Yapılacaklar –
(1) Okuma parçasının "Aylardır belki de hiç dışarı çıkmadım." cümlesiyle başlayan paragrafındaki soru işaretiyle biten cümleleri sırasıyla yazınız.
(2) Okuma parçasını son cümlesinden itibaren aynı anlatıcının ağzından sürdürünüz.

Okuma Parçası –
+ + + +

16 Eylül 2011 Cuma

Kalp Temiz Düşünceler Pis


Aylardır belki de hiç dışarı çıkmadım. Bu dört duvar arasında sıkışıp kaldım günlerce. İnsan yüzü görmeyeli uzun zaman olmuştu. Tükettiğim sigaraların boş paketlerini bile atmamıştım. Aklımca onları sayıyordum. Yalnızlığımın belki de tek kanıtıydı onlar. Sorsan çok sosyal bir insan gibi gözüküyorum kimi zaman. Kimi kandırıyorum ? Yada kimi kandırmaya çalışıyorum ? Kendimi mi yoksa etrafımdaki insanları mı ?

Kırık dökük bir bilgisayarda, kırık dökük hayatımı yazmaya bile cesareti olmayan bir varlığım aslında. Belkide işe yaramayan boş boş nefes tüketen biri. Sahi ne işe yarıyordum ben ? Yada bu dünyada ki amacım veya görevim neydi benim. Dünyaya gelmemizin elbette bir sebebi var. Benim ki neydi o zaman? Bunun cevabını ben bilemedikten sonra kim söyleyebilirdi bana kim diyebilirdi? Sorularıma kim yanıt verebilirdi? Benim bile bulmakta zorlandığım cevapları kimden isteyebilirdim ki?

+ + + +

Veri Kesiti –
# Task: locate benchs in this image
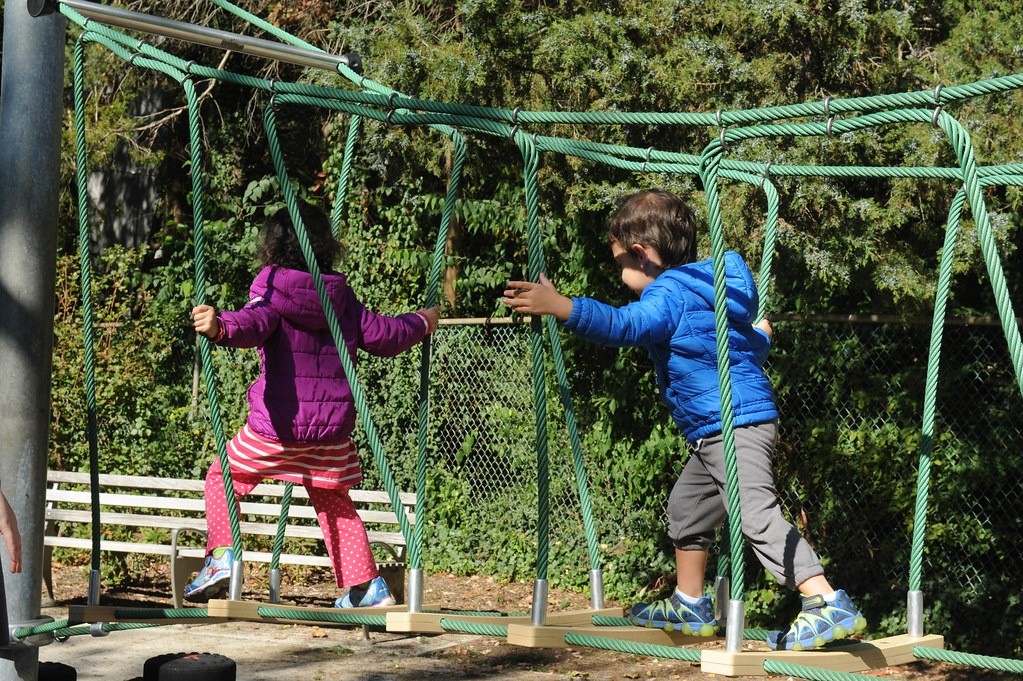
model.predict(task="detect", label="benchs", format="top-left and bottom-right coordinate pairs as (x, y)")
top-left (43, 471), bottom-right (416, 640)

+ + + +

Cevap Anahtarı –
(1)
Kimi kandırıyorum ?
Yada kimi kandırmaya çalışıyorum ?
Kendimi mi yoksa etrafımdaki insanları mı ?

(2)
Yanıtlanmamış cevaplar insanın her zaman kendisinde, kendisinin bulması gereken ve bulabileceği sorulara maruz kalması, kendisi ile hesaplaşmasını gerektiren bir durumdur. Hangimiz kendimize zaman ayırıp bu cevabı zor olan soruları sorabiliyoruz? Gücümüz yetiyor mu sorulan soruları cevaplamayı? Aslında düşündüğümüzde kendimizle ilgili sormayı unuttuğumuz ve sormaktan korktuğumuz onlarca soru var ki. Cevaplarını sadece bizim bildiğimiz ve o cevapları verirken bile samimi davranmadığımız, dürüst davranmadığımız onlarca soru. O sorularda bile kimi zaman sahtekarlaşabiliyoruz. Terazinin bizde olan kısmına ufak bir parmak hareketi ile bir dokunuş yapıp kendimizi haklıymış gibi çıkarabiliyoruz. Çuvaldızı karşımızdakine batırırken kendimize sadece bir kibrit çöpüyle ufak bir dokunuş yapabiliyoruz. İğne bile kalmadı maalesef. İğneyi bile kendimize batırmaya gücümüz yok.

Haksız olduğumuzu bilsek bile çoğu zaman haklıymış gibi, aynı bir zeytin yağı su ilişkinde olduğu gibi kendimizi hep zeytin yağı olarak görüp üste çıkmaya çalışırız. Kabullenmek sanırım insan doğasında yok. Hapishanelere baktığımızda %90’nı hatta %99’u hep masum ve suçsuzdur. Kader mahkumları sanırım o %1 lik kısmı oluşturuyor. Kader mahkumu ne demek bilmiyorum ya neyse.

Kibirlerimizden, iki yüzlülükten, fırsatçılıktan, yalandan ve bencillikten kurtulmadığımız sürece hep bir maskenin arkasından dünyaya bakmak zorunda kalacaz. Saklandığımız o maskenin ardında hayatımızı sürdürüp aslında ben çok iyi bir insanım yalanının ve sahtekarlığının ardında çürüyüp gidecez. Ama benim kalbim temiz diyen aslında kalbi temiz olup düşünceleri pis olan insanlar oldukçada bu çark böyle sürüp gidecek.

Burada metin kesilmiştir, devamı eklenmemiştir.